Ártemis, a livre.

A aparência de Ártemis era um desgosto para sua mãe, uma mulher simples, muito feminina e sempre bem arrumada, embora dispusesse de poucos recursos financeiros. Entretanto, a filha era o oposto, desde os dois anos de idade ela se recusava a vestir os delicados vestidinhos que sua mãe comprava, fazia birra e não abria mão do seu uniforme predileto: camiseta e shorts, de preferência descalça. Suas brincadeiras favoritas eram de correr, pular, subir e descer de muros e móveis. Não à toa, seus amiguinhos eram, na imensa maioria, meninos.

A pequena Ártemis era, definitivamente, um ser livre.

Na adolescência, nada mudou. Perfumes, maquiagem, esmaltes, salto alto, nunca estiveram no seu radar, ao contrário, as “feminices“ de suas primas e amigas não apenas a irritavam, como provocam desprezo.

O tempo passou e Ártemis continuou fiel ao seu estilo de vestir e pensar. Teve poucos e breves namorados, não que se importasse com isso. Ela achava ridículo aqueles moleques se exibindo, querendo mostrar para as meninas que eram fortes e competitivos. Na opinião dela, meninos e meninas eram iguais e pronto.

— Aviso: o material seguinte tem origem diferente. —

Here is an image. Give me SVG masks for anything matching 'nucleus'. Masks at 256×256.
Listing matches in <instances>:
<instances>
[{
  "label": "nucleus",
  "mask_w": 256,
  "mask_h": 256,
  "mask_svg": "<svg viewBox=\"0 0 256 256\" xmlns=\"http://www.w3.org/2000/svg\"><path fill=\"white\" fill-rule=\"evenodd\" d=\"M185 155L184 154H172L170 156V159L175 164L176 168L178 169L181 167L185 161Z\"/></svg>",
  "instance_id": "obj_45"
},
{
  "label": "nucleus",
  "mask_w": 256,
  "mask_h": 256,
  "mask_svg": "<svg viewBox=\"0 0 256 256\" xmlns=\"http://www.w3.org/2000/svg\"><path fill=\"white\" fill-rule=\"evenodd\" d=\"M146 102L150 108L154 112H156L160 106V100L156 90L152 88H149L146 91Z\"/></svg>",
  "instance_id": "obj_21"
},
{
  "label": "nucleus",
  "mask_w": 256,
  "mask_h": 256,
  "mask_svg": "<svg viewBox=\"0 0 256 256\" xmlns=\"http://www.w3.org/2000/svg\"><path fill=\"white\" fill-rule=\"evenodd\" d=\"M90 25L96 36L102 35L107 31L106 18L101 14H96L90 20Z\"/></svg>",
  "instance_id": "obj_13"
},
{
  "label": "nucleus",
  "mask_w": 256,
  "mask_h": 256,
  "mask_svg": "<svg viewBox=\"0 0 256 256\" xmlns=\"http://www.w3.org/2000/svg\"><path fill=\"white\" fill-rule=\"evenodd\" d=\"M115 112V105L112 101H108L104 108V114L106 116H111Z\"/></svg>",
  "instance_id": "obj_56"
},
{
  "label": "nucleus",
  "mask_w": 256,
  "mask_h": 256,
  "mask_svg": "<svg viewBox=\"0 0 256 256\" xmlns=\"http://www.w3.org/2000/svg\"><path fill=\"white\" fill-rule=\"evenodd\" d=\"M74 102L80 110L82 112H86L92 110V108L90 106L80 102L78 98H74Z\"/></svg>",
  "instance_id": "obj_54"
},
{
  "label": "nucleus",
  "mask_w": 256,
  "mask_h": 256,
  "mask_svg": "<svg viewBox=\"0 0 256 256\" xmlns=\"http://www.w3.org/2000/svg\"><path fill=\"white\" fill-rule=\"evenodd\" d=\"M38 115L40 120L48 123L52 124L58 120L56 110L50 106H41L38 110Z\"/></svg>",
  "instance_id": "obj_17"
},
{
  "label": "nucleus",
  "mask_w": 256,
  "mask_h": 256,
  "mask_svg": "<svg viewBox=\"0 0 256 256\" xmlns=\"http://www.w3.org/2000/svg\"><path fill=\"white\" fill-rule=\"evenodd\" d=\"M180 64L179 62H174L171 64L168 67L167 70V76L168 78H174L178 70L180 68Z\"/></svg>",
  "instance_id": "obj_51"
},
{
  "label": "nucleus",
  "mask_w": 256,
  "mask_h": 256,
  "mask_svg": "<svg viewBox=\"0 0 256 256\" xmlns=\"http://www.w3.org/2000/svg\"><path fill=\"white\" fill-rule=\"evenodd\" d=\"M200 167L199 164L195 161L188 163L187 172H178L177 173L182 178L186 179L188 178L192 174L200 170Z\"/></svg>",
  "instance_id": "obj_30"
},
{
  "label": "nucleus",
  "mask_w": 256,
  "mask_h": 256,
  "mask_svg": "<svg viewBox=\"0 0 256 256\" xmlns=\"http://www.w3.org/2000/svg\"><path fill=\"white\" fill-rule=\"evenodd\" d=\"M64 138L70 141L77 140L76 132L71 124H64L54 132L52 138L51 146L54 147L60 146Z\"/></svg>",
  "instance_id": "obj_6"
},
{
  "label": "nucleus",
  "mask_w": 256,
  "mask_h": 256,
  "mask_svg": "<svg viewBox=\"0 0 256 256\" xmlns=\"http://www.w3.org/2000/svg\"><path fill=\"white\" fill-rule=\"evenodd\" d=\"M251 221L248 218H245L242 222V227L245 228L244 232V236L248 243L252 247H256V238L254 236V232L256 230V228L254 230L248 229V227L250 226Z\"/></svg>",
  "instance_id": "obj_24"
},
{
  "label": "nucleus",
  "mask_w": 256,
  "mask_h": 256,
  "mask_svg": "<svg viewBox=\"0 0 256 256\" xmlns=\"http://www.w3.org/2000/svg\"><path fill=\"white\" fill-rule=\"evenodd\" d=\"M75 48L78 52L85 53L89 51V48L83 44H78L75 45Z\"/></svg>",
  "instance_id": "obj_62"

Ártemis preferia mil vezes a companhia de seus cachorros à convivência com seus colegas fossem eles homens ou mulheres. Ela simplesmente não tinha paciência para conversa fiada. Gostava de imaginar que tinha uma fazenda cheia de animais, um lugar onde ela sentia o cheiro da terra e era livre.

Quando se formou em medicina veterinária, ela realizou pelo menos em parte o seu sonho adolescente. Não se tornou fazendeira, mas foi trabalhar num haras no interior do Estado. A vida estava do jeito que ela sempre quisera: ninguém para implicar com seu jeito de vestir ou sua falta de delicadeza; era respeitada profissionalmente e amava os cavalos. A vida simples do campo lhe fazia muito bem. Ártemis estava mais saudável e corada, feliz pelas escolhas que fizera. Só o seu coração ainda não tinha dono, mas não por muito tempo.

Rodrigo surgiu na sua vida como um tufão. Um cara bonito, forte, inteligente e meio rústico. Ele era do sul do país, criado na roça, não tinha frescuras. Formado em administração rural e agronegócios, fora contratado para administrar o haras. Mas, ele não se limitava às funções administrativas, se fosse necessário consertar uma cerca, ele consertava. Se fosse preciso dar banho num cavalo, ele dava. Era tão seguro e autoconfiante que nenhuma tarefa tida como menos glamourosa, diminuía o seu charme, ao contrário. Ártemis tão logo o viu em ação, ficou de quatro. Jamais tinha sentido nada parecido por ninguém. A iniciativa partiu dela, o convidou para uma cavalgada num fim de tarde e, na pausa estratégica para descansar, o beijou.  Naquele mesmo instante começaram a namorar.

Rodrigo era tudo o que ela esperava de um homem: companheiro, viril, amava a aventura e o perigo. Assim como ela, gostava de ser livre. Se faziam tudo juntos era por prazer e não por obrigação. Vez ou outra, quando iam jantar fora ou ao cinema, ele sugeria que ela se arrumasse um pouco, passasse um batom, soltasse os cabelos castanhos, fartos e exuberantes.  Ártemis até que gostava destes toques, pois era tão desligada destes assuntos femininos que às vezes extrapolava no relaxo.

Um dia, Rodrigo chegou da cidade com um presente e um convite. O convite: era aniversário de sua avó, toda família estaria reunida e ele gostaria que ela fosse com ele. O presente: um vestido florido, um par de sandálias de salto alto e um kit de maquiagem. Ártemis agradeceu pelo convite e pelo presente, que fez questão de devolver na mesma hora. Disse a ele que desde os dois anos de idade não aceitava ser vestida ou penteada por ninguém e disse mais: disse que gostava muito dele, mas muito mais de si, e que não estava interessada em só tornar outra pessoa para agradar quem quer que fosse.

No dia da festa os parentes se perguntavam quem era aquela moça bonita que estava com Rodrigo. Simpática e naturalmente elegante, vestindo jeans e camiseta, com scarpins de salto alto. Uma cabeleira castanha lhe caia pelas costas, em suaves ondas, lhe dando um ar de guerreira.